Navigating the Future of Carbon Markets: Insights from APAC Experts

By Gabriel Nam Anna Stablum Sammie Leung Sorouch Kheradmand

APAC Roundtable: Future Outlook on Carbon Markets

In recent years, the carbon market has emerged as a critical mechanism in the global fight against climate change. Comprising various frameworks, including carbon taxes, emissions trading systems (ETS), and voluntary carbon credits, these mechanisms serve multiple functions. They incentivise businesses to reduce emissions while ensuring compliance with regulatory mandates.

As countries and industries aim to achieve their net-zero targets, a comprehensive understanding of the diverse carbon market landscape becomes essential.

Recently, Gabriel Nam, Director at Mercuri Urval (MU), engaged in a discussion with industry experts over morning coffee to gather critical insights on this relevant topic. This article summarises the key perspectives shared by Sammie Leung (PwC), Sorouch Kheradmand (Schneider), and Anna Stablum (ClimeCo) regarding the challenges, opportunities, and future landscape of carbon markets.

Key Insights

Momentum Challenges

The carbon market faces several hurdles, including fragmented regulations, delayed guidance from the Paris Agreement, integrity concerns, and insufficient incentives within the voluntary market.

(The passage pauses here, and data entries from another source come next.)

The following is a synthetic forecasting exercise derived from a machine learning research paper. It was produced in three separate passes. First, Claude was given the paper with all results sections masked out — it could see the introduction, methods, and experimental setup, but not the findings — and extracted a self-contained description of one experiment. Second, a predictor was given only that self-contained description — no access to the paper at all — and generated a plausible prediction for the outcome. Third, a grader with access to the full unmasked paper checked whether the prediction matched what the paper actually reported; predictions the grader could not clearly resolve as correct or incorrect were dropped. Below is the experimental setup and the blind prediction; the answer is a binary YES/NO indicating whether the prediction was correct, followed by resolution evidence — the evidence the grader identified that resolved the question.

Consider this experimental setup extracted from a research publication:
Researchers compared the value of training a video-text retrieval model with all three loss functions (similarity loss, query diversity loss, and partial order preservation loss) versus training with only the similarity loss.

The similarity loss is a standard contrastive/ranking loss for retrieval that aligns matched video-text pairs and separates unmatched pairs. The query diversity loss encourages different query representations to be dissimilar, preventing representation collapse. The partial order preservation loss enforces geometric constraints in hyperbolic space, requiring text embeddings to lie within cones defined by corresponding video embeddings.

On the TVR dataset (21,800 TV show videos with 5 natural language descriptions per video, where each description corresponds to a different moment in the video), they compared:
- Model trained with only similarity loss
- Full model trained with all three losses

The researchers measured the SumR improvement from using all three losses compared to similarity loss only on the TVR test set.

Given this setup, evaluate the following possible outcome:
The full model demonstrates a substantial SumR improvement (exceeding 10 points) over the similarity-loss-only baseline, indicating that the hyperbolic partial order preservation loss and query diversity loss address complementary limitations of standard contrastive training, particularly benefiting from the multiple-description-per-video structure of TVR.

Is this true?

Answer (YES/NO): NO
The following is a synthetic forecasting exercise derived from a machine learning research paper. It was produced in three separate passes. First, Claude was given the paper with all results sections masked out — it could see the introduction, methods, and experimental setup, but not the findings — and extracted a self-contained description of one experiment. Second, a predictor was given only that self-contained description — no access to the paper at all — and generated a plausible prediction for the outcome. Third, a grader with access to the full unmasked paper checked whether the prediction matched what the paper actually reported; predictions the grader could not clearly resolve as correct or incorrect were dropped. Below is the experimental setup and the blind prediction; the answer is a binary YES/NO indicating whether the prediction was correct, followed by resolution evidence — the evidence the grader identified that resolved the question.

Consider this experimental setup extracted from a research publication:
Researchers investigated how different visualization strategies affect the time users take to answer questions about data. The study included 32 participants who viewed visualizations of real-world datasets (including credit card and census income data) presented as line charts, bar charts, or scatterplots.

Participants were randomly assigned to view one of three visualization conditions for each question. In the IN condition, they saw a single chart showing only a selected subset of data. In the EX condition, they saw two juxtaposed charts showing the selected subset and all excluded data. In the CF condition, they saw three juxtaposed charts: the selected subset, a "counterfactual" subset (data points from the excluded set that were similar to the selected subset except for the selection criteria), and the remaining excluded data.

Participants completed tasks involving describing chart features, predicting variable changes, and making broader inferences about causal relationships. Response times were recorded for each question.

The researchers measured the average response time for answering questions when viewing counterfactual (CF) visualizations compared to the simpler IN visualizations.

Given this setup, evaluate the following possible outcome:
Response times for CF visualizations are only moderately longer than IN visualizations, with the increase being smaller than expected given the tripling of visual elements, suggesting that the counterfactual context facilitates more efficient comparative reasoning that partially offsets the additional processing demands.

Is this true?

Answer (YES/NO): NO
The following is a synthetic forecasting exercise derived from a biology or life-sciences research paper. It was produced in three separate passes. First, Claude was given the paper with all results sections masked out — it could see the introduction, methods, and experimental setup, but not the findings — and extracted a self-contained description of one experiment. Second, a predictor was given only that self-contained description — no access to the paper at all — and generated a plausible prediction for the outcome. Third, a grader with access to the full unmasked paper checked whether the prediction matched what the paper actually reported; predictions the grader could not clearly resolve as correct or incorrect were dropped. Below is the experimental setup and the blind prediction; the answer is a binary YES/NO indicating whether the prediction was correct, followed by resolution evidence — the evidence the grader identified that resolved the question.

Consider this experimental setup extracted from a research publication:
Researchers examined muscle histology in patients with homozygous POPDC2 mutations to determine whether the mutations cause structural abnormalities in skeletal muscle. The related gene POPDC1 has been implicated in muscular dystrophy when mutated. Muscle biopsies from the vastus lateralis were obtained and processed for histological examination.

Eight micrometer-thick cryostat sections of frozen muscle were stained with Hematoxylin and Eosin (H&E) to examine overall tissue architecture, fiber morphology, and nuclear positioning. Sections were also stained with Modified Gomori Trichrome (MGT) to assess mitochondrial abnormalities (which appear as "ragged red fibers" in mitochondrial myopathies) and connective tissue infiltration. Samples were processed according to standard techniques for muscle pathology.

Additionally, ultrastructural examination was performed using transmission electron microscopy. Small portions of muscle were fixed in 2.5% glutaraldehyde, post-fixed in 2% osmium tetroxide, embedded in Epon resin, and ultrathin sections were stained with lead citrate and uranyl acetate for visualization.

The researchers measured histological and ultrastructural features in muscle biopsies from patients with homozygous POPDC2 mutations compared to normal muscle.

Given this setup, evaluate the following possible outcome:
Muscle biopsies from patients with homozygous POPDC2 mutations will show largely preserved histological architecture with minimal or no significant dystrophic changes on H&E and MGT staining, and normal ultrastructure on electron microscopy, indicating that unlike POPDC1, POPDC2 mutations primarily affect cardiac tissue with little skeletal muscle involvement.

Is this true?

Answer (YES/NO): NO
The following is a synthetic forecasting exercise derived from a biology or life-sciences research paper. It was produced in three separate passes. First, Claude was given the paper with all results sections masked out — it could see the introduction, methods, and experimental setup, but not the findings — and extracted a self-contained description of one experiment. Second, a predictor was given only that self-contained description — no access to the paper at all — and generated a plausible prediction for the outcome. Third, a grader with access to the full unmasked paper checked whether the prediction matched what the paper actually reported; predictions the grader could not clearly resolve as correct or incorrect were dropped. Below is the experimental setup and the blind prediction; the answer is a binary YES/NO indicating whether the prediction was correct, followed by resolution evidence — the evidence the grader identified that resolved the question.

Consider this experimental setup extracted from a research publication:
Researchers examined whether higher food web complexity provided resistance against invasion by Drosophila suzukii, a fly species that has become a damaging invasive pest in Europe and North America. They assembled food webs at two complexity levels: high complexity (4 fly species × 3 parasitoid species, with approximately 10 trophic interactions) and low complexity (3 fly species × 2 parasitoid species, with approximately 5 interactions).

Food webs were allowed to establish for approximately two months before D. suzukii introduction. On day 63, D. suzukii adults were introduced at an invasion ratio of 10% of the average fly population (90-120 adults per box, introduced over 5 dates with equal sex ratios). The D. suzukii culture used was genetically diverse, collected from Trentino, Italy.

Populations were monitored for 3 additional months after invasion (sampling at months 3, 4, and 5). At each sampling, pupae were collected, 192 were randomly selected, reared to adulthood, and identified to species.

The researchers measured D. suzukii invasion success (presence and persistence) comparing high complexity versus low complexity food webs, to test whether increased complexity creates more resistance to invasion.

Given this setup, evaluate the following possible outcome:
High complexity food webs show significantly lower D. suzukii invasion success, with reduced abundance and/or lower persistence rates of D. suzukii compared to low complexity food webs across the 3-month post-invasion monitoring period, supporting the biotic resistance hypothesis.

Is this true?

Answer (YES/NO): NO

Inconsistency Hindering Progress

Inconsistent standards and volatile pricing contribute to a perception of complexity and risk, deterring industries from investing meaningfully in carbon markets.

Enhancing Carbon Pricing Instruments

Despite slow progress, the number of carbon pricing instruments is increasing. In 2025, these instruments were expected to cover 65% of the global GDP, indicating a trend toward more robust carbon markets.

Perspectives on Carbon Offsets

Market Corrections

Recent evaluations reveal that certain projects, particularly some avoided deforestation credits, have over-credited or under-delivered. This highlights the risk of using offsets as a substitute for direct decarbonisation. The market is evolving with integrity-focused measures, such as quality filters, to reinforce the importance of reducing direct emissions.

Skepticism about Offsets

Skepticism regarding the use of offsets as a shortcut is warranted; however, it primarily reflects governance challenges. Offsets should serve as a last resort following direct decarbonisation efforts. Initiatives aimed at operational decarbonisation should be prioritised, as companies have numerous avenues to reduce emissions with payback period below two years.

Engagement with Offsets

Research indicates that companies utilising carbon credits often take their decarbonisation efforts more seriously, using credits responsibly to finance innovation and support environmental initiatives.

Sectoral Focus: Key Areas of Demand

Identifying Key Needs

Sectors such as aviation, maritime, heavy industry, cement, and energy are poised to seek carbon market solutions to curb emissions, driven by regulatory pressures and compliance requirements.

Addressing Fundamental Challenges

These hard-to-abate sectors are expected to rely increasingly on carbon markets due to their long asset cycles and extended timelines for implementing energy-efficient solutions and sustainable fuels.

Sector-Wide Impact

Carbon markets will affect all companies across both demand and supply sides. Industries can monetise emission reductions by trading carbon credits and/or integrating insets within their value chains, while nations adapt to the evolving carbon pricing landscape.

Bridging the Talent Gap

Identifying Talent Shortages

There is a notable shortage of expertise in carbon accounting, policy design, and trading. To address these gaps, organisations should invest in integrated curricula, standards-led training, and pilot programs.

Necessity for Talent Development

Professionals with a blend of environmental science knowledge and financial acumen are crucial for mitigating greenwashing risks and simplifying sustainable practices within the carbon market.

Talent Initiatives in Action

Countries like Singapore are actively developing initiatives to enhance carbon market-related talent through university and polytechnic courses, which companies can leverage for workforce upskilling.

Conclusion

Sammie Leung:"What makes the carbon market exciting is that we’re not just trading credits—we’re shaping a new asset class that channels private capital into tangible climate action at scale."

Anna Stablum: "It does feel like a long journey to get carbon markets up and running, especially with the climate urgency in mind. But we must remain optimistic—under the Paris Agreement, they are finally becoming operational."

Sorouch Kheradmand: "It's noteworthy that AI can support a significant portion of the manual work and address the 'knowledge bottlenecks' prevalent in the ESG space."